A person wearing a pink crochet mask. Close-up. Dim light. Slow, unsettling movement.

That is the result. Now let’s read the prompt.

Feels

Halfway through, the prompt says the stitching "feels slightly wrong."

Feels. In a brief for a visual medium.

Not looks wrong. Not appears wrong. Feels.

Most people briefing AI video tools think like a camera operator. They describe what the lens sees. Angles. Colours. Light. That gets you a result. It does not get you an atmosphere.

What this prompt does differently

It describes what you feel, not what you see.

The yarn is "thick and heavy." The eye openings are "too tight." The nose sticks out "unnaturally large." The mouth opening is "stretched and misshapen."

None of those are visual instructions. They are physical sensations. And Kling translates them into exactly the mood the writer was after.

A previous post in this series taught me that more words do not mean more control. This one taught me that the wrong kind of words do not either. You can describe every pixel and still miss the atmosphere entirely.

The copy lesson

You do not sell a car by describing it. You sell the feeling of an empty road at six in the morning.

Same logic here. You are not briefing a camera. You are briefing a feeling.

So try this with your next prompt. Find every adjective a Wikipedia article could also use. Replace it with something you feel rather than see.

Not large. Unnaturally large.
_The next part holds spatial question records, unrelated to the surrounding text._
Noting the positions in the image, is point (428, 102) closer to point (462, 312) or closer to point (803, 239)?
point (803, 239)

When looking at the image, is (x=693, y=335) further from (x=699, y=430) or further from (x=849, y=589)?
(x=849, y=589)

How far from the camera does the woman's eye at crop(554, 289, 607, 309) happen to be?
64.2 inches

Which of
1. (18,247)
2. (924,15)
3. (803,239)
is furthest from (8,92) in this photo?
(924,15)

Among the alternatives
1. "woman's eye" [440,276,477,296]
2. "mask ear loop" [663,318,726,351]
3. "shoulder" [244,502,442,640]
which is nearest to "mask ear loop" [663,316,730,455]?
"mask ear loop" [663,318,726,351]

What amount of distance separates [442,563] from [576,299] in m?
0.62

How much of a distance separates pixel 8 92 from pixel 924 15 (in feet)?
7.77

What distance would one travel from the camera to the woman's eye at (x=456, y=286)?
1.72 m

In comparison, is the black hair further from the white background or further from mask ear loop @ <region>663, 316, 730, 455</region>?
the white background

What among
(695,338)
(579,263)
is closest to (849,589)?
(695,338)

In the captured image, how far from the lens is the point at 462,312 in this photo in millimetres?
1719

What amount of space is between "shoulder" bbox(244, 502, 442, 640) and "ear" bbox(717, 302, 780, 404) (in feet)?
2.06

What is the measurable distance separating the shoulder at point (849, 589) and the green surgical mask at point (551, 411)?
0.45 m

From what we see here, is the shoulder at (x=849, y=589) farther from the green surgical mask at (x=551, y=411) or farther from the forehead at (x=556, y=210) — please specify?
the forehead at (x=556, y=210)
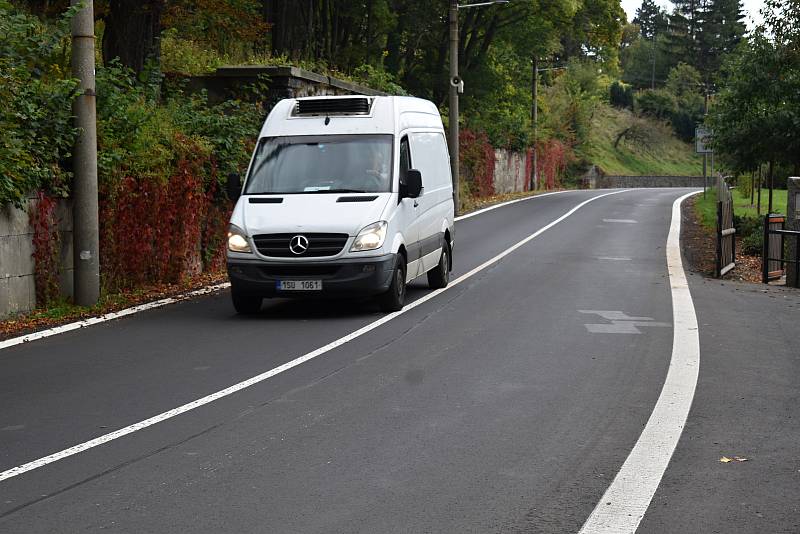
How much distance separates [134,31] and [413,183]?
26.7 feet

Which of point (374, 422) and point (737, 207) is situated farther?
point (737, 207)

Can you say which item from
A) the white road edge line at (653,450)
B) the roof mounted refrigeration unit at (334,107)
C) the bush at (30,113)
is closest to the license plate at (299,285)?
the roof mounted refrigeration unit at (334,107)

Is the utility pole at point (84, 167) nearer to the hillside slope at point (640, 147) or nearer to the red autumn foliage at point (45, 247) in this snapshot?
the red autumn foliage at point (45, 247)

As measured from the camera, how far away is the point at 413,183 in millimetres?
13953

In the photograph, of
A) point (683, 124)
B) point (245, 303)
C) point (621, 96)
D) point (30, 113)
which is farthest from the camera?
point (621, 96)

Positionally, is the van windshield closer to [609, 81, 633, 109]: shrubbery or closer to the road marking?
the road marking

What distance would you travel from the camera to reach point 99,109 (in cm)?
1513

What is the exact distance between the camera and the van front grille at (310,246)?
13055 mm

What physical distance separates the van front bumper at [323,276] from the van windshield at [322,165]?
46.7 inches

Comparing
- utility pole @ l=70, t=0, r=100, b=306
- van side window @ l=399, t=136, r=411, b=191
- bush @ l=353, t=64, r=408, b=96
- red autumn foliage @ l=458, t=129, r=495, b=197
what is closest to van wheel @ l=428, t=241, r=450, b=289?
van side window @ l=399, t=136, r=411, b=191

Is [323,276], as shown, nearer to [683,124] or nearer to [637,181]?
[637,181]

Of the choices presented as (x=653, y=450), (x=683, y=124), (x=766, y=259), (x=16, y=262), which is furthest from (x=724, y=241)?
(x=683, y=124)

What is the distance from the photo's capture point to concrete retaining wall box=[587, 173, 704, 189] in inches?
3371

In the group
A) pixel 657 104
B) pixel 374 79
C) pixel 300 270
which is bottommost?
pixel 300 270
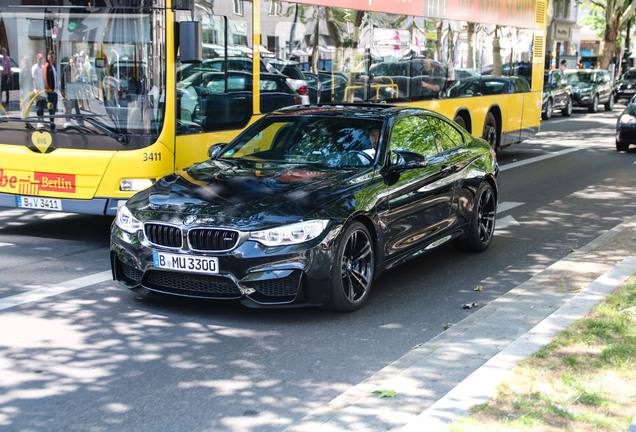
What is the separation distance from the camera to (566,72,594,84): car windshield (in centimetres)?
3688

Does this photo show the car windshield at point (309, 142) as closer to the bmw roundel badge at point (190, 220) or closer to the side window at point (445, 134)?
the side window at point (445, 134)

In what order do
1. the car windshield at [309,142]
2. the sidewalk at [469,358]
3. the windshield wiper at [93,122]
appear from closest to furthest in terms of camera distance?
the sidewalk at [469,358], the car windshield at [309,142], the windshield wiper at [93,122]

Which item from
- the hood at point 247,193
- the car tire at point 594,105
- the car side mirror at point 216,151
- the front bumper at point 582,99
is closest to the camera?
the hood at point 247,193

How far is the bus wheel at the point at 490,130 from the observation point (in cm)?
1677

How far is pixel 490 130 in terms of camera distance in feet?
55.8

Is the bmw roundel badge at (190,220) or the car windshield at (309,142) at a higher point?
the car windshield at (309,142)

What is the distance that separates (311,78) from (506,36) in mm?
7507

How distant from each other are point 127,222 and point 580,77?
33.7 meters

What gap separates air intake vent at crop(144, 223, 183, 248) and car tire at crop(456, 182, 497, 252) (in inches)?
141

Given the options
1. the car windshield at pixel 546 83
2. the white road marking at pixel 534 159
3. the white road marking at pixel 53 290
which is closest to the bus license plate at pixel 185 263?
the white road marking at pixel 53 290

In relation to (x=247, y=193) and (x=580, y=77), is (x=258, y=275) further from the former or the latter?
(x=580, y=77)

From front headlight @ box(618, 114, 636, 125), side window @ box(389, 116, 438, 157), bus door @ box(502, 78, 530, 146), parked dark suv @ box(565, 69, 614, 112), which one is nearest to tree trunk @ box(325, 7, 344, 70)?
side window @ box(389, 116, 438, 157)

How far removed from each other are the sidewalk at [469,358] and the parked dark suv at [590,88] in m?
29.9

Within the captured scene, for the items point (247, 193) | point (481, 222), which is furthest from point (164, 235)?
point (481, 222)
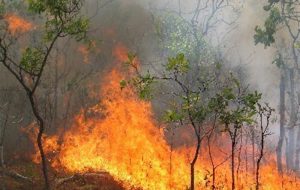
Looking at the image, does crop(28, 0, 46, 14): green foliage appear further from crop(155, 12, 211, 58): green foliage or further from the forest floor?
crop(155, 12, 211, 58): green foliage

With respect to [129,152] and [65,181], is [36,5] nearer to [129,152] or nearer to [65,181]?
[65,181]

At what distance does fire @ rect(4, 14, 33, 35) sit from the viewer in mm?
28528

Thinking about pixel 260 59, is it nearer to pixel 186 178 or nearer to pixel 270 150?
pixel 270 150

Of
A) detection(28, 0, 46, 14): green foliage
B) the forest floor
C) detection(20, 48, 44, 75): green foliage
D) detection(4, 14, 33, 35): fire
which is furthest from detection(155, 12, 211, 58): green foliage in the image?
detection(28, 0, 46, 14): green foliage

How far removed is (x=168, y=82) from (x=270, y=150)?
11.2 metres

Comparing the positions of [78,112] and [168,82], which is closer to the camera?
[78,112]

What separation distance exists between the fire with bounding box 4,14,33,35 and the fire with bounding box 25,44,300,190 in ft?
21.1

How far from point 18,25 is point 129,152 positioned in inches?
443

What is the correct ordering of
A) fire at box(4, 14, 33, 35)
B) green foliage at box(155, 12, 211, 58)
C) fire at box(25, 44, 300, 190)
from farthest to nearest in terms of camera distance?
1. green foliage at box(155, 12, 211, 58)
2. fire at box(4, 14, 33, 35)
3. fire at box(25, 44, 300, 190)

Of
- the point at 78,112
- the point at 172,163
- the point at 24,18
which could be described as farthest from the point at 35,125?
the point at 172,163

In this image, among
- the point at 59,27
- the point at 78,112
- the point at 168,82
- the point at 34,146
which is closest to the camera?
the point at 59,27

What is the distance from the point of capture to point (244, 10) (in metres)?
37.2

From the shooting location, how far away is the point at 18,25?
2900cm

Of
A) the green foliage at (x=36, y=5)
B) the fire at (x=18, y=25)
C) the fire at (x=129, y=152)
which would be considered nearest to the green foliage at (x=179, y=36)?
the fire at (x=129, y=152)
Not dark. Cold. Not slow. Slow in a way that feels wrong.

That gap is where the atmosphere lives.

The prompt never told Kling what to show. It told Kling what to make you feel. And Kling delivered.

Here's the prompt that made it work.

“Close-up of a person wearing a surreal, unsettling crochet mask shaped like a distorted pink flower. The yarn petals are thick and heavy, arranged unevenly, with exaggerated bulges and irregular stitching that feels slightly wrong. The eye openings are small, too tight, ringed with frayed cream yarn, revealing the person’s real eyes staring softly but eerily through the holes. The mask’s round red knitted nose protrudes unnaturally large. The mouth opening is stretched and misshapen, the human lips visible behind it but barely moving.

The lighting is dimmer and colder than studio light, with subtle shadows emphasizing the deep grooves in the yarn. A faint, slow camera drift adds to the uneasiness. The person tilts their head in a slow, unnatural motion and whispers, almost inaudibly: “I live far, far away… over the hills… behind the rainbow.” The whisper is soft but eerie, with minimal mouth movement. Hyper-detailed yarn fibers, tactile but unsettling textures. The overall atmosphere is uncanny, quiet, and dreamlike — not cute, not playful, but an eerie handmade creature-mask in a strange liminal space.

Style modifiers:

– uncanny handcrafted wearable mask

– liminal, eerie, dream-nightmare aesthetic

– cold desaturated lighting

– shallow depth of field

– slow unnatural movements

– hyperreal knitted textures

– not a toy, not a doll”



Video and prompt by Artlist.io. Not mine. But any copywriter who reads this prompt will recognise the craft.